# Anyone left up in here?!



## Pelican Guide

I know there has to be some OG Refuge folks lurking around....

Muthagoose? Bullet? Wooduck? Quikshot? DCbassman? Psyduck? Berger?


I know you're out there....


----------



## CrahNX

F! I didn’t make the list.


----------



## musher

Not much going on around here. Hobbydog and Kennedy help keep the banter alive on the PAF. 

Thought we might have lost Al but see he came through with his annual Armistice blizzard thread. 

I think bullet shows up once in awhile with a witty comment. 

Haven’t heard of muthagoose in a couple years. Boy he sure made some nice decoys.


----------



## MJ1657

musher said:


> Not much going on around here. Hobbydog and Kennedy help keep the banter alive on the PAF.
> 
> Thought we might have lost Al but see he came through with his annual Armistice blizzard thread.
> 
> I think bullet shows up once in awhile with a witty comment.
> 
> Haven’t heard of muthagoose in a couple years. Boy he sure made some nice decoys.


I used to see muthagoose on another site I visit but haven't seen him for quite awhile.


----------



## Pelican Guide

CrahNX said:


> F! I didn’t make the list.



Team THC in da house!


----------



## h2ofwlr

Hell Crash, I didn't even make the list either. I guess you and me did not offer those listed a reach around so we were snubbed.
Most everyone in recent years is using social media to fuel their instant gratification needs.
Years ago this page used to be my browsers home page, not the case for 3-4 yrs now. Heck I bet I posted a 1/4 of the topics from 1 to 5 yrs ago on this Mn forum. Just no participation.... so I hardly ever stop in here any more, heck I think I stopped in to this page like 5 times this year, I even have not been on the main page for a good 5 months this year. A week ago I saw Cappy (Nevada Jim) had passed, knew he had cancer last spring, a damned shame as he was good man and sportsman in the highest regard. He was here like 25 yrs in the precursor to the current forum format. I think Tom Jes and Al Thomas were around back then too, and perhaps Bill (Hobbydog) was too.
Anyway, the atmosphere here in recent years is such a far cry from 10+ yrs ago when it was rocking here and new topics filled the page in 1 to 3 weeks time. 

Happy Thanksgiving and Merry Christmas to all you old farts of years gone by.


----------



## HEUY

Don't ever look at the Iowa page!!!


----------



## goose_caller

My first post in almost 3 years!


----------



## Full Force Five

LOL


----------



## wooduck26

OMG... I actually remembered my password!


----------



## PSYDUCK

Wow, my password worked too!


----------



## Wild Rice

I do miss your guys "witty" banter.


----------



## Marshmaster

I still check-in once in a while.

* Extracted entries
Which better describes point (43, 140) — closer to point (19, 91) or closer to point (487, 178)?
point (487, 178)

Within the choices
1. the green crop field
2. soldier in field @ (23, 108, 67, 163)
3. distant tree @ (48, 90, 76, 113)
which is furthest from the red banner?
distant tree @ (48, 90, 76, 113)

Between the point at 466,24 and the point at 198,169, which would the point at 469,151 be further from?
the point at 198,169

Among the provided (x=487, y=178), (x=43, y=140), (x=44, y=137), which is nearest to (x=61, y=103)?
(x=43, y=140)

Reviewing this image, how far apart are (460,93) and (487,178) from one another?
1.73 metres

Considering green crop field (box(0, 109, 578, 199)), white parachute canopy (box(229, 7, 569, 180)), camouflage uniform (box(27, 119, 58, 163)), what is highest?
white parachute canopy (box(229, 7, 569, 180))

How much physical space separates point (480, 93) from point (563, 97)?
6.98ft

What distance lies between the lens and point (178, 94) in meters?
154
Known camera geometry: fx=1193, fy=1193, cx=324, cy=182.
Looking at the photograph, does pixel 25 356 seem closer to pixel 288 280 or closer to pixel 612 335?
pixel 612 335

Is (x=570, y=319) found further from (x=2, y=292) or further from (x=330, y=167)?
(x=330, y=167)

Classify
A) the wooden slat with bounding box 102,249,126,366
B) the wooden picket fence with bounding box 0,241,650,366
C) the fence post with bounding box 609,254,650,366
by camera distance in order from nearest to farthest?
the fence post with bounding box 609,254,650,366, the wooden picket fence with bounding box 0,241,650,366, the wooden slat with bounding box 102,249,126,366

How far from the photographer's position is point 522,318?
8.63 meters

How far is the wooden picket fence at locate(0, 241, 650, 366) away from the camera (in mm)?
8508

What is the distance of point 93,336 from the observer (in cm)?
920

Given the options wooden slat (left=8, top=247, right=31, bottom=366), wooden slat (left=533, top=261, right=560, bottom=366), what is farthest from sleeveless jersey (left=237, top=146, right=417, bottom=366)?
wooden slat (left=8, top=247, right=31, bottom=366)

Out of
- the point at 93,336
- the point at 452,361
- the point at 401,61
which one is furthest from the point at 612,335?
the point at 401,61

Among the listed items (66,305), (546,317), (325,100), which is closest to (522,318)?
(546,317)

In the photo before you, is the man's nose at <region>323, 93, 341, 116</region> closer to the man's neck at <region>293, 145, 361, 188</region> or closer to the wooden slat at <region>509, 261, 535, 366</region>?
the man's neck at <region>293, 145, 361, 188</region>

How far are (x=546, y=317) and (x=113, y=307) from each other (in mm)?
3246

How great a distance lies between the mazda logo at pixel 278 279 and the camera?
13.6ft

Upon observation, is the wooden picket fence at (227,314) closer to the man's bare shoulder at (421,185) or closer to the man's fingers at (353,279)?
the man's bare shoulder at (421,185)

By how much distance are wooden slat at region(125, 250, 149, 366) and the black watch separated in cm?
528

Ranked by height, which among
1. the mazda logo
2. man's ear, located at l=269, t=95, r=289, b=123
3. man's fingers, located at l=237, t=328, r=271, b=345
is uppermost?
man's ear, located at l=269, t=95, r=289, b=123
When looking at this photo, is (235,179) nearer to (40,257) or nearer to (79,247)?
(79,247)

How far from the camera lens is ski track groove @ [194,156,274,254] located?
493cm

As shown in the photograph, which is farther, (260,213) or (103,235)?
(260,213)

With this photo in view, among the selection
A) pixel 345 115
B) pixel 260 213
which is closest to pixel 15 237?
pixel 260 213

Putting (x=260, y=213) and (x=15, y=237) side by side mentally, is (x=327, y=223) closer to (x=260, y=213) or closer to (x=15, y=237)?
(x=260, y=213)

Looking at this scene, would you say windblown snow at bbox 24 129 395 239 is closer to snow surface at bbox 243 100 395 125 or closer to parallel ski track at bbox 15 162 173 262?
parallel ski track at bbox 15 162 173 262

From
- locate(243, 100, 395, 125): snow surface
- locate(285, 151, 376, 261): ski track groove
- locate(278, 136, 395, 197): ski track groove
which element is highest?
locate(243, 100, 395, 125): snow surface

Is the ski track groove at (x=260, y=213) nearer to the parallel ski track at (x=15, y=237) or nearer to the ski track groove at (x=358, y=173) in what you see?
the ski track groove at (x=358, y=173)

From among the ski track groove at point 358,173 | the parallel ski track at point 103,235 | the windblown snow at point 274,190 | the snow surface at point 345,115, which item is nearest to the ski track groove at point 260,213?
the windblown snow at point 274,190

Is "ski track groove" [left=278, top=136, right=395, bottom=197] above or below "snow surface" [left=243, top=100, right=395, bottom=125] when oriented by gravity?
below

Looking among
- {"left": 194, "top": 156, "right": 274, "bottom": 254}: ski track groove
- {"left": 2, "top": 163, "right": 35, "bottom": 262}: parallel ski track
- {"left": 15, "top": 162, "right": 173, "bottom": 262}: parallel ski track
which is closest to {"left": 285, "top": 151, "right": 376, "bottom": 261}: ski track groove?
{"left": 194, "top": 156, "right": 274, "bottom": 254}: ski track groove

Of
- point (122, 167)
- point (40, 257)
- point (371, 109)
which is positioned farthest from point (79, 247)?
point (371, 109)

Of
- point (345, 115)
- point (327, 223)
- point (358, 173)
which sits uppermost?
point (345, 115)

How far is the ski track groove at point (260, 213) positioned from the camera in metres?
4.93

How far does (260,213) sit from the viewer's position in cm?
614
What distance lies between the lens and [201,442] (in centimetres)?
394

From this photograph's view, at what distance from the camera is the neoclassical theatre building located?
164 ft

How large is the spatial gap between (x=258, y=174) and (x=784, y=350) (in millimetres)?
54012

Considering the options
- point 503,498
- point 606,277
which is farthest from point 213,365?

* Activity list
1) Answer from the forum thread:
(a) According to musher, what did muthagoose make?
(b) According to h2ofwlr, who had passed away?
(c) What did wooduck26 say he actually remembered?
2) Return the part of the forum thread starting with "Most everyone in" and going on through "(Hobbydog) was too.", word for word.
3) Supply the next part of the forum thread, picking up after the last post shown.

* Answers given
1)
(a) Nice decoys.
(b) Cappy (Nevada Jim).
(c) His password.

2)
Most everyone in recent years is using social media to fuel their instant gratification needs.
Years ago this page used to be my browsers home page, not the case for 3-4 yrs now. Heck I bet I posted a 1/4 of the topics from 1 to 5 yrs ago on this Mn forum. Just no participation.... so I hardly ever stop in here any more, heck I think I stopped in to this page like 5 times this year, I even have not been on the main page for a good 5 months this year. A week ago I saw Cappy (Nevada Jim) had passed, knew he had cancer last spring, a damned shame as he was good man and sportsman in the highest regard. He was here like 25 yrs in the precursor to the current forum format. I think Tom Jes and Al Thomas were around back then too, and perhaps Bill (Hobbydog) was too.

3)
Marshmaster


----------



## Goosedwnr

I was never Popular either! I left because Wooduck26 kept bullying me cause he was like a 1/2” taller than me...


----------



## jrp267

Hi


----------



## Goose Sniper

Wow, last post Oct 7, 2016. Been awhile. LOL


----------



## KEN

Not sure what you are talking about. The post above yours is dated February 28, 2019


----------



## salthunter

I take a look every so often


----------



## Goosemaster

Ghost town...........


----------



## GoldenBB

time for a Brew Crew Meeting???


----------



## wooduck26

Goosedwnr said:


> I was never Popular either! I left because Wooduck26 kept bullying me cause he was like a 1/2” taller than me...



I do that just to make myself feel good.... Although deep down, I know I'm a loser.


----------



## Marshmaster

Have stopped once in awhile, but haven't posted a great deal.

Don't know if anyone here used to go on the Duckhunters Boat Page but Steve Sutton who was a big contributor there before he retired, was killed in a accident when the jacks on his motorhome failed while he was under it.


----------



## Rogue Hunter

Marshmaster said:


> Have stopped once in awhile, but haven't posted a great deal.
> 
> Don't know if anyone here used to go on the Duckhunters Boat Page but Steve Sutton who was a big contributor there before he retired, was killed in a accident when the jacks on his motorhome failed while he was under it.



Heard about Steve on another forum I frequent, sad deal.


----------



## Take-a-Gander

Have posted and checked in periodically 
Arranged a Refuge hunt in Rochester years ago, Al, Goose Caller, Fowler, Woods, The Drake, Goose Sniper, and Scotty were a few of the folks in attendance. We didn’t shoot many but had a good time if I recall!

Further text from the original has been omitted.